The finish line had a red carpet with photographers (paparazzi?) capturing our finishes. Once I was done, I got my medal and then got in line to get refreshments and my race shirt. By the time I finished, they had run out of bananas. Boohoo. 
Additionally, when I signed up for the race, it was advertised that we would also be getting a long stem rose and that there would be a step and repeat. Let’s just say – these were no where to be found.  I didn’t get a rose. Raisin Bread also mentioned that he did not see anyone with roses. There also weren’t any step and repeats that I saw. 
The race times were captured by clock time, with everyone having the same start time. My official finish time was 54:48. This was 30 seconds longer than my RunKeeper time of 54:18. 

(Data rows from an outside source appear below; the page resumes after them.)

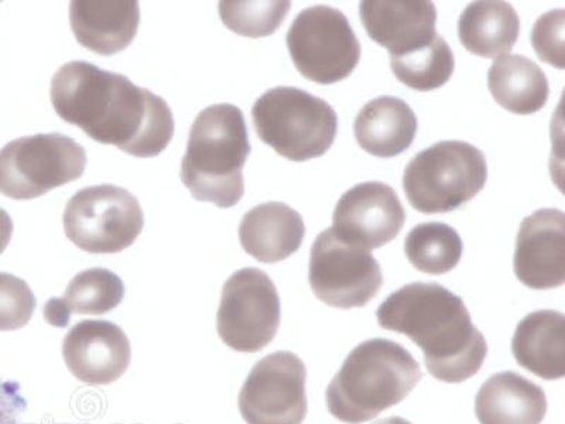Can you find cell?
<instances>
[{
	"label": "cell",
	"mask_w": 565,
	"mask_h": 424,
	"mask_svg": "<svg viewBox=\"0 0 565 424\" xmlns=\"http://www.w3.org/2000/svg\"><path fill=\"white\" fill-rule=\"evenodd\" d=\"M13 235V221L3 209H0V255L3 254L10 244Z\"/></svg>",
	"instance_id": "cell-31"
},
{
	"label": "cell",
	"mask_w": 565,
	"mask_h": 424,
	"mask_svg": "<svg viewBox=\"0 0 565 424\" xmlns=\"http://www.w3.org/2000/svg\"><path fill=\"white\" fill-rule=\"evenodd\" d=\"M565 12L563 9L550 10L537 19L532 30L534 52L544 63L563 70Z\"/></svg>",
	"instance_id": "cell-29"
},
{
	"label": "cell",
	"mask_w": 565,
	"mask_h": 424,
	"mask_svg": "<svg viewBox=\"0 0 565 424\" xmlns=\"http://www.w3.org/2000/svg\"><path fill=\"white\" fill-rule=\"evenodd\" d=\"M125 285L114 272L94 267L79 272L70 282L63 297L45 303L44 318L50 326L67 327L71 315L100 316L122 303Z\"/></svg>",
	"instance_id": "cell-22"
},
{
	"label": "cell",
	"mask_w": 565,
	"mask_h": 424,
	"mask_svg": "<svg viewBox=\"0 0 565 424\" xmlns=\"http://www.w3.org/2000/svg\"><path fill=\"white\" fill-rule=\"evenodd\" d=\"M486 156L461 140L438 141L411 160L403 176L408 203L423 214L459 209L483 189Z\"/></svg>",
	"instance_id": "cell-6"
},
{
	"label": "cell",
	"mask_w": 565,
	"mask_h": 424,
	"mask_svg": "<svg viewBox=\"0 0 565 424\" xmlns=\"http://www.w3.org/2000/svg\"><path fill=\"white\" fill-rule=\"evenodd\" d=\"M489 93L502 108L516 115L539 113L547 104L546 74L532 60L512 54L498 59L488 73Z\"/></svg>",
	"instance_id": "cell-24"
},
{
	"label": "cell",
	"mask_w": 565,
	"mask_h": 424,
	"mask_svg": "<svg viewBox=\"0 0 565 424\" xmlns=\"http://www.w3.org/2000/svg\"><path fill=\"white\" fill-rule=\"evenodd\" d=\"M521 33V19L511 3L473 2L458 20V35L469 53L483 59L504 57Z\"/></svg>",
	"instance_id": "cell-23"
},
{
	"label": "cell",
	"mask_w": 565,
	"mask_h": 424,
	"mask_svg": "<svg viewBox=\"0 0 565 424\" xmlns=\"http://www.w3.org/2000/svg\"><path fill=\"white\" fill-rule=\"evenodd\" d=\"M280 297L264 271L235 272L222 289L216 330L232 350L254 353L275 340L280 327Z\"/></svg>",
	"instance_id": "cell-10"
},
{
	"label": "cell",
	"mask_w": 565,
	"mask_h": 424,
	"mask_svg": "<svg viewBox=\"0 0 565 424\" xmlns=\"http://www.w3.org/2000/svg\"><path fill=\"white\" fill-rule=\"evenodd\" d=\"M547 413L543 389L516 372L494 373L476 399L481 424H540Z\"/></svg>",
	"instance_id": "cell-19"
},
{
	"label": "cell",
	"mask_w": 565,
	"mask_h": 424,
	"mask_svg": "<svg viewBox=\"0 0 565 424\" xmlns=\"http://www.w3.org/2000/svg\"><path fill=\"white\" fill-rule=\"evenodd\" d=\"M416 132V114L405 100L396 97L370 100L353 124L358 145L376 158L402 155L411 148Z\"/></svg>",
	"instance_id": "cell-21"
},
{
	"label": "cell",
	"mask_w": 565,
	"mask_h": 424,
	"mask_svg": "<svg viewBox=\"0 0 565 424\" xmlns=\"http://www.w3.org/2000/svg\"><path fill=\"white\" fill-rule=\"evenodd\" d=\"M290 2H220V17L226 29L245 38H267L277 32L290 12Z\"/></svg>",
	"instance_id": "cell-27"
},
{
	"label": "cell",
	"mask_w": 565,
	"mask_h": 424,
	"mask_svg": "<svg viewBox=\"0 0 565 424\" xmlns=\"http://www.w3.org/2000/svg\"><path fill=\"white\" fill-rule=\"evenodd\" d=\"M309 280L318 300L344 310L365 307L383 285L380 262L371 252L341 240L332 229L311 246Z\"/></svg>",
	"instance_id": "cell-11"
},
{
	"label": "cell",
	"mask_w": 565,
	"mask_h": 424,
	"mask_svg": "<svg viewBox=\"0 0 565 424\" xmlns=\"http://www.w3.org/2000/svg\"><path fill=\"white\" fill-rule=\"evenodd\" d=\"M257 136L291 161L321 158L338 130V116L324 99L292 87L266 91L252 108Z\"/></svg>",
	"instance_id": "cell-5"
},
{
	"label": "cell",
	"mask_w": 565,
	"mask_h": 424,
	"mask_svg": "<svg viewBox=\"0 0 565 424\" xmlns=\"http://www.w3.org/2000/svg\"><path fill=\"white\" fill-rule=\"evenodd\" d=\"M35 306L38 301L26 282L0 272V331H14L28 326Z\"/></svg>",
	"instance_id": "cell-28"
},
{
	"label": "cell",
	"mask_w": 565,
	"mask_h": 424,
	"mask_svg": "<svg viewBox=\"0 0 565 424\" xmlns=\"http://www.w3.org/2000/svg\"><path fill=\"white\" fill-rule=\"evenodd\" d=\"M24 411L26 405L17 383L0 380V424H24Z\"/></svg>",
	"instance_id": "cell-30"
},
{
	"label": "cell",
	"mask_w": 565,
	"mask_h": 424,
	"mask_svg": "<svg viewBox=\"0 0 565 424\" xmlns=\"http://www.w3.org/2000/svg\"><path fill=\"white\" fill-rule=\"evenodd\" d=\"M250 150L245 116L238 106H209L191 126L181 181L194 200L231 209L245 194L242 170Z\"/></svg>",
	"instance_id": "cell-4"
},
{
	"label": "cell",
	"mask_w": 565,
	"mask_h": 424,
	"mask_svg": "<svg viewBox=\"0 0 565 424\" xmlns=\"http://www.w3.org/2000/svg\"><path fill=\"white\" fill-rule=\"evenodd\" d=\"M376 318L385 330L420 347L427 371L438 381L471 380L487 360L486 337L473 326L463 300L438 283L403 286L382 303Z\"/></svg>",
	"instance_id": "cell-2"
},
{
	"label": "cell",
	"mask_w": 565,
	"mask_h": 424,
	"mask_svg": "<svg viewBox=\"0 0 565 424\" xmlns=\"http://www.w3.org/2000/svg\"><path fill=\"white\" fill-rule=\"evenodd\" d=\"M287 49L302 77L331 85L350 77L361 60V44L340 10L318 4L302 10L287 33Z\"/></svg>",
	"instance_id": "cell-9"
},
{
	"label": "cell",
	"mask_w": 565,
	"mask_h": 424,
	"mask_svg": "<svg viewBox=\"0 0 565 424\" xmlns=\"http://www.w3.org/2000/svg\"><path fill=\"white\" fill-rule=\"evenodd\" d=\"M85 168V149L68 136H23L0 149V193L13 200L38 199L81 179Z\"/></svg>",
	"instance_id": "cell-7"
},
{
	"label": "cell",
	"mask_w": 565,
	"mask_h": 424,
	"mask_svg": "<svg viewBox=\"0 0 565 424\" xmlns=\"http://www.w3.org/2000/svg\"><path fill=\"white\" fill-rule=\"evenodd\" d=\"M396 78L408 88L428 93L446 85L456 68L454 53L440 34L431 43L408 54L391 57Z\"/></svg>",
	"instance_id": "cell-26"
},
{
	"label": "cell",
	"mask_w": 565,
	"mask_h": 424,
	"mask_svg": "<svg viewBox=\"0 0 565 424\" xmlns=\"http://www.w3.org/2000/svg\"><path fill=\"white\" fill-rule=\"evenodd\" d=\"M420 363L405 347L372 338L353 348L327 388L328 411L340 422L362 424L396 406L422 381Z\"/></svg>",
	"instance_id": "cell-3"
},
{
	"label": "cell",
	"mask_w": 565,
	"mask_h": 424,
	"mask_svg": "<svg viewBox=\"0 0 565 424\" xmlns=\"http://www.w3.org/2000/svg\"><path fill=\"white\" fill-rule=\"evenodd\" d=\"M360 13L367 35L391 57L416 52L437 35V10L427 0H365Z\"/></svg>",
	"instance_id": "cell-16"
},
{
	"label": "cell",
	"mask_w": 565,
	"mask_h": 424,
	"mask_svg": "<svg viewBox=\"0 0 565 424\" xmlns=\"http://www.w3.org/2000/svg\"><path fill=\"white\" fill-rule=\"evenodd\" d=\"M514 360L546 381L565 375V317L554 310L530 312L519 322L512 340Z\"/></svg>",
	"instance_id": "cell-20"
},
{
	"label": "cell",
	"mask_w": 565,
	"mask_h": 424,
	"mask_svg": "<svg viewBox=\"0 0 565 424\" xmlns=\"http://www.w3.org/2000/svg\"><path fill=\"white\" fill-rule=\"evenodd\" d=\"M332 221V231L341 240L371 251L401 234L406 212L391 186L367 181L341 197Z\"/></svg>",
	"instance_id": "cell-13"
},
{
	"label": "cell",
	"mask_w": 565,
	"mask_h": 424,
	"mask_svg": "<svg viewBox=\"0 0 565 424\" xmlns=\"http://www.w3.org/2000/svg\"><path fill=\"white\" fill-rule=\"evenodd\" d=\"M373 424H412V423L406 421V418L393 416V417L382 418V421H377Z\"/></svg>",
	"instance_id": "cell-32"
},
{
	"label": "cell",
	"mask_w": 565,
	"mask_h": 424,
	"mask_svg": "<svg viewBox=\"0 0 565 424\" xmlns=\"http://www.w3.org/2000/svg\"><path fill=\"white\" fill-rule=\"evenodd\" d=\"M514 274L534 290L556 289L565 282V215L539 210L524 219L513 259Z\"/></svg>",
	"instance_id": "cell-15"
},
{
	"label": "cell",
	"mask_w": 565,
	"mask_h": 424,
	"mask_svg": "<svg viewBox=\"0 0 565 424\" xmlns=\"http://www.w3.org/2000/svg\"><path fill=\"white\" fill-rule=\"evenodd\" d=\"M55 114L78 126L100 145H113L135 158L159 156L174 135L170 106L122 74L87 62L57 70L50 88Z\"/></svg>",
	"instance_id": "cell-1"
},
{
	"label": "cell",
	"mask_w": 565,
	"mask_h": 424,
	"mask_svg": "<svg viewBox=\"0 0 565 424\" xmlns=\"http://www.w3.org/2000/svg\"><path fill=\"white\" fill-rule=\"evenodd\" d=\"M408 262L427 275H444L461 261V236L452 226L441 222H426L415 226L405 242Z\"/></svg>",
	"instance_id": "cell-25"
},
{
	"label": "cell",
	"mask_w": 565,
	"mask_h": 424,
	"mask_svg": "<svg viewBox=\"0 0 565 424\" xmlns=\"http://www.w3.org/2000/svg\"><path fill=\"white\" fill-rule=\"evenodd\" d=\"M65 365L87 385H109L124 375L132 348L122 328L105 320L79 321L63 342Z\"/></svg>",
	"instance_id": "cell-14"
},
{
	"label": "cell",
	"mask_w": 565,
	"mask_h": 424,
	"mask_svg": "<svg viewBox=\"0 0 565 424\" xmlns=\"http://www.w3.org/2000/svg\"><path fill=\"white\" fill-rule=\"evenodd\" d=\"M307 368L296 353H270L242 386L238 406L247 424H301L307 416Z\"/></svg>",
	"instance_id": "cell-12"
},
{
	"label": "cell",
	"mask_w": 565,
	"mask_h": 424,
	"mask_svg": "<svg viewBox=\"0 0 565 424\" xmlns=\"http://www.w3.org/2000/svg\"><path fill=\"white\" fill-rule=\"evenodd\" d=\"M71 30L83 47L100 55L124 52L134 42L140 23L135 0H73Z\"/></svg>",
	"instance_id": "cell-17"
},
{
	"label": "cell",
	"mask_w": 565,
	"mask_h": 424,
	"mask_svg": "<svg viewBox=\"0 0 565 424\" xmlns=\"http://www.w3.org/2000/svg\"><path fill=\"white\" fill-rule=\"evenodd\" d=\"M305 235L302 216L285 203L256 205L239 225L242 247L262 264H277L295 255Z\"/></svg>",
	"instance_id": "cell-18"
},
{
	"label": "cell",
	"mask_w": 565,
	"mask_h": 424,
	"mask_svg": "<svg viewBox=\"0 0 565 424\" xmlns=\"http://www.w3.org/2000/svg\"><path fill=\"white\" fill-rule=\"evenodd\" d=\"M65 236L81 251L95 255L118 254L138 240L145 225L139 200L114 184L87 187L65 206Z\"/></svg>",
	"instance_id": "cell-8"
}]
</instances>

Here are my split times from RunKeeper:
Mile 1: 11:26 *bathroom stop
Mile 2: 10:41
Mile 3: 10:42
Mile 4: 10:54
Mile 5: 10:38 *fastest mile

As you can see from my splits, I need some work on my pacing. Why is my last mile my fastest? I think I need to push myself a little bit more at the beginning. 

Besides the falsely advertised perks, this race was a nice change of pace from the enormous ones that I usually sign up for. 
Over the next few months, I’ll be living vicariously through the race reports of my fellow bloggers! Hopefully, I will be back at it soon enough.